Democrats dismissed young men entirely, choosing instead to hold massive campaigns only targeting young women. And while I think they must continue to try to bring in women and have those campaigns, they left the door open: Trump in turn launched massive campaigns targeting young men.

That failure is a sign of the far bigger issue. One ‘side’ lectures at these boys while offering nothing to actually bring them in, while the other pretends to be listening to them. And then we get posts from respected leaders and activists feigning shock that this lack of effort with men has failed once again.

Many leaders in the space, who I respect, post about the need to change about once a month. But their ‘change’ is writing another academic book these boys won’t read or slightly tweak the font on a Canva slide put on a page that is almost exclusively read by women. All while keeping all the stuff the alt-right weaponises against them. 

Progressive leaders treat this problem as less of an immediate issue, and more of an academic thought experiment. 

Years ago, there was a well intentioned push to add gender studies terms like ‘toxic masculinity’ into high school educational resources. Since then, researchers and experts now argue that the term needs to be removed and that including it is harming the intended outcome. Essentially, some boys are internalising a false, harmful message from the term, which leads them to shut off from the rest of the content regarding consent, respect and mental health. But, instead of listening, activists are going ‘nuh uh’ and instead suggest the solution is a debate on the idea of ‘multiple masculinities’. Addressing the complexity issue, by making it more complex!

Let’s say we let them have that debate for the next 5-10 years, what that means is 5-10 years of boys not taking in information that can help tackle the actual issues. As much as we should be able to trust respected activists and leaders, sometimes they are wrong, and we need to push them to be pragmatic and goal focused, not focused on their pride about being ‘correct’.

Another area where we need to readjust our positions is the notion that we should ‘never do emotional labour’. That the best way to reach these men is to not talk to them and leave it up to the educators they aren’t listening to, and the therapists they don’t trust.

Some of the insecurities that the alt-right pipeline exploits are rational, others are irrational, all of them are real. And while you should care for your mental load, if we all refuse the ‘emotional labour’ of a conversation, then what they are left with is a dangerous pipeline that says they will do it.

A mate of mine, who is a feminist, was once fed information that made them think that when a woman frustratingly says ‘men’ they were talking about him. He was falling for the ‘not all men’ bullshit. What it took to combat that was to take him aside and discuss that I understand why he feels insecure, but he needs to look at women venting in the context of why they are mad at ‘men’ as a societal group; usually discussing sexism, sexual violence, gendered violence, their trauma being dismissed or some douchebag being annoying in her replies online.

I have also experienced this regarding men feeling lonely, insecure about rejections and even the term ‘toxic masculinity’ that we discussed earlier. Again emphasising that women don’t need to stop venting about the issues women face, we just need to be ready to talk to the male bystanders to make sure they don’t internalise a false harmful message from it.

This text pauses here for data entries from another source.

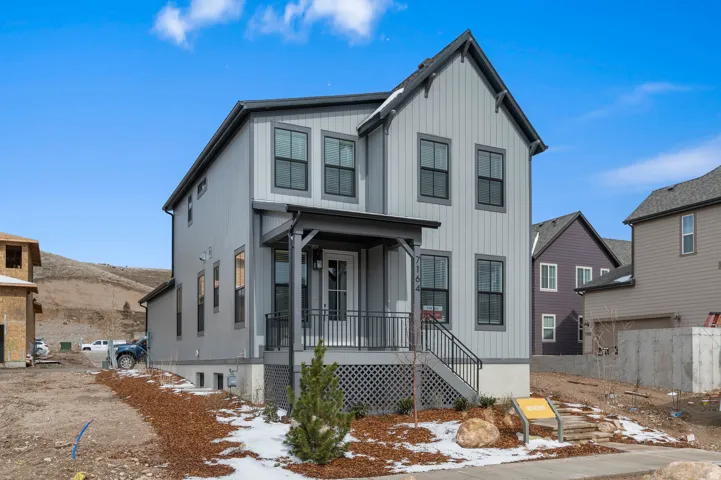 Modern two-story residence with vertical siding and contrasting trim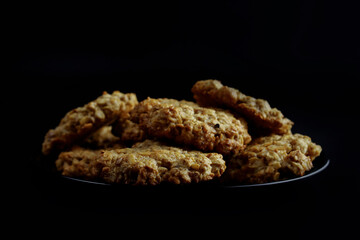 sweet homemade oatmeal cookies on a black plate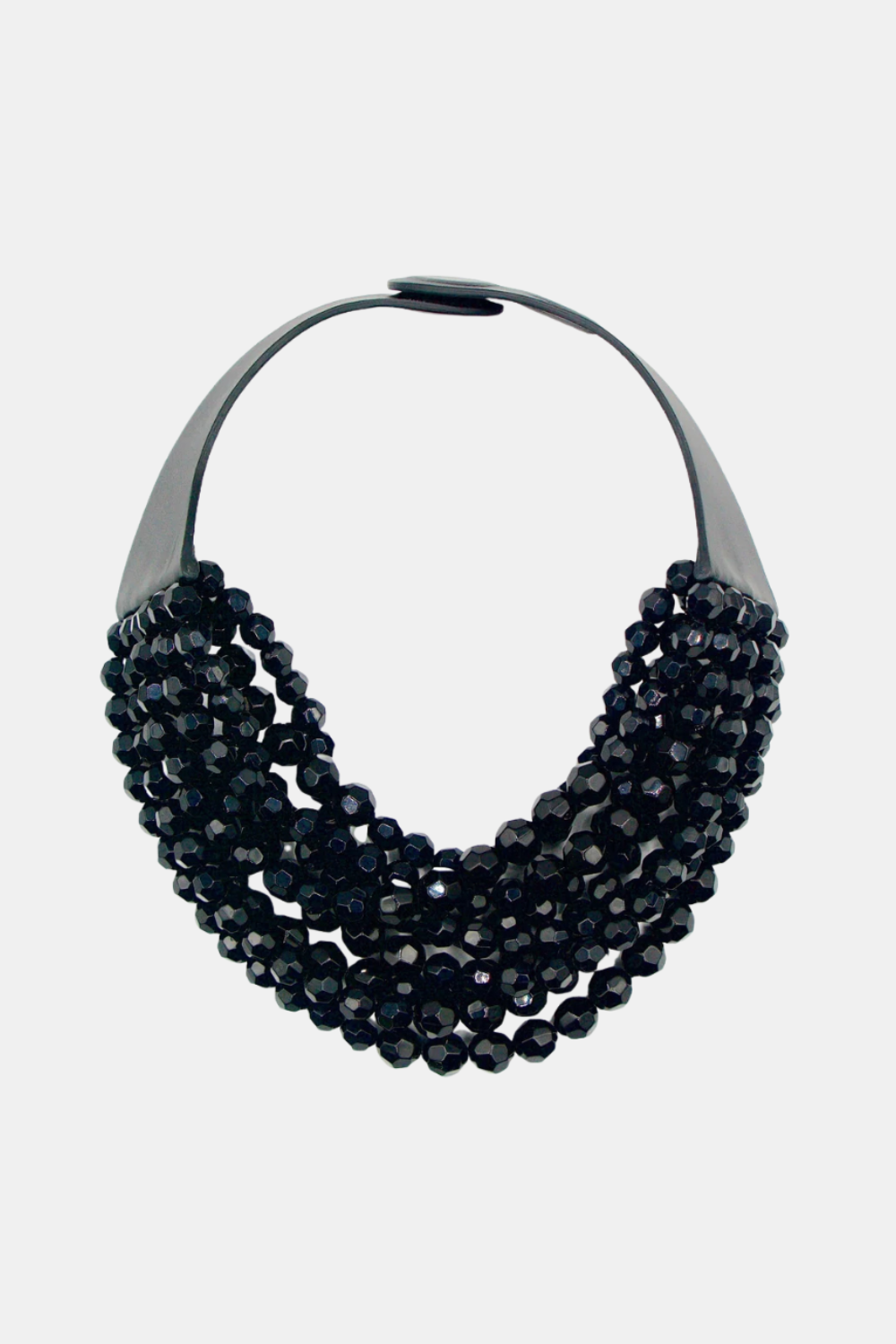A multi-strand statement necklace featuring dark, faceted beads draped over a sleek black metal band, set against a plain light gray background.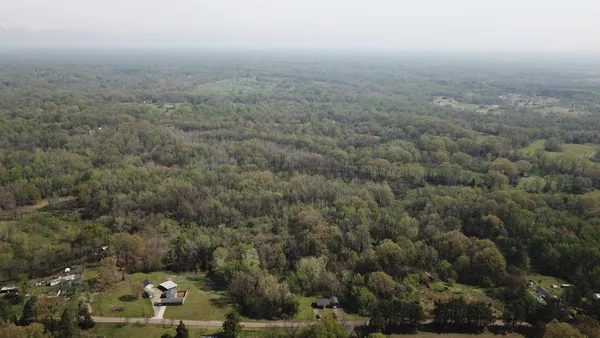 an aerial view of house with yard and mountain view in back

On the flip side, there were times when I was younger and scared to have those conversations, thinking to myself that those boys should just try therapy, and like I said before, I have lost friends to the alt-right pipeline.

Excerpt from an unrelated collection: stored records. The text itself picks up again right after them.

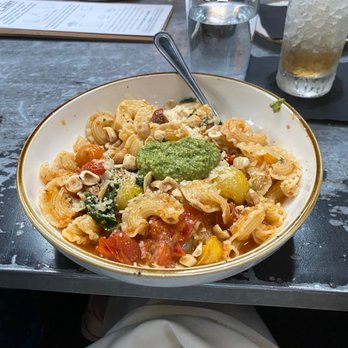 The Ice Plant - Pesto pasta with tomatoes, artichoke, etc - Cocktail Bars Near Me - St. Augustine, Florida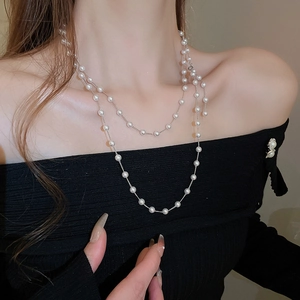 Gros plan d'un collier double épaisseur à perles fantaisie sur un pull noir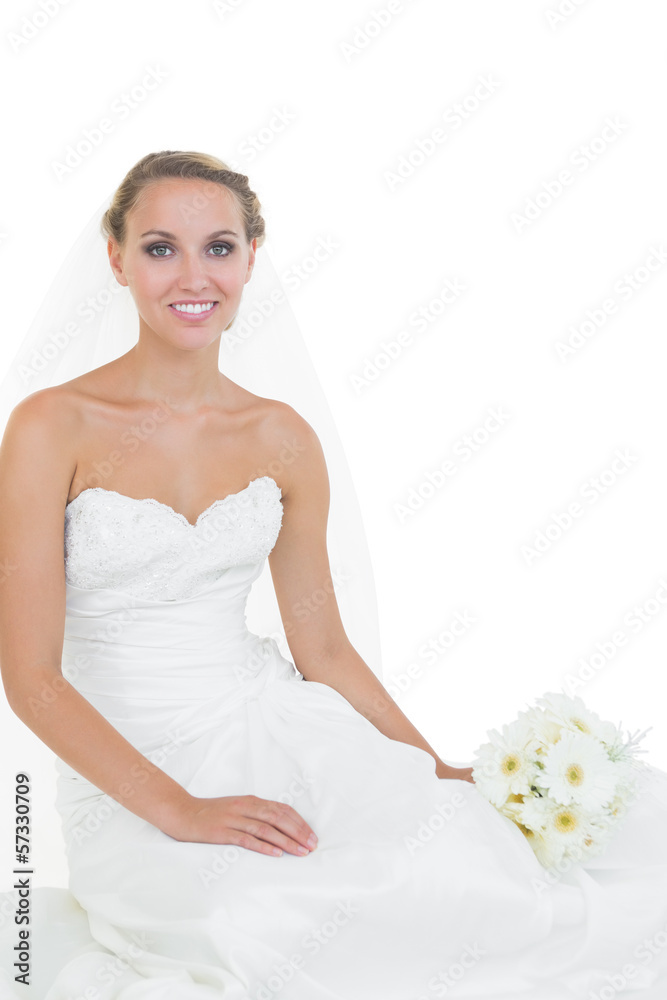 Cheerful young bride sitting on floor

The best way to solve these issues is a systematic approach addressing the underlying issues that lead people to dangerous ideologies. Things like income inequality, access to mental health care and actually doing something about our doomed planet. Sadly those all require major political action and our politicians are completely useless. So all we can do there is pressure them. 

But where we can change how we approach these boys on a personal level, we need to ASAP. At the end of the day, the guys who are trying to turn these boys into incels are already well funded and good at it. The longer we wait, the more they grow.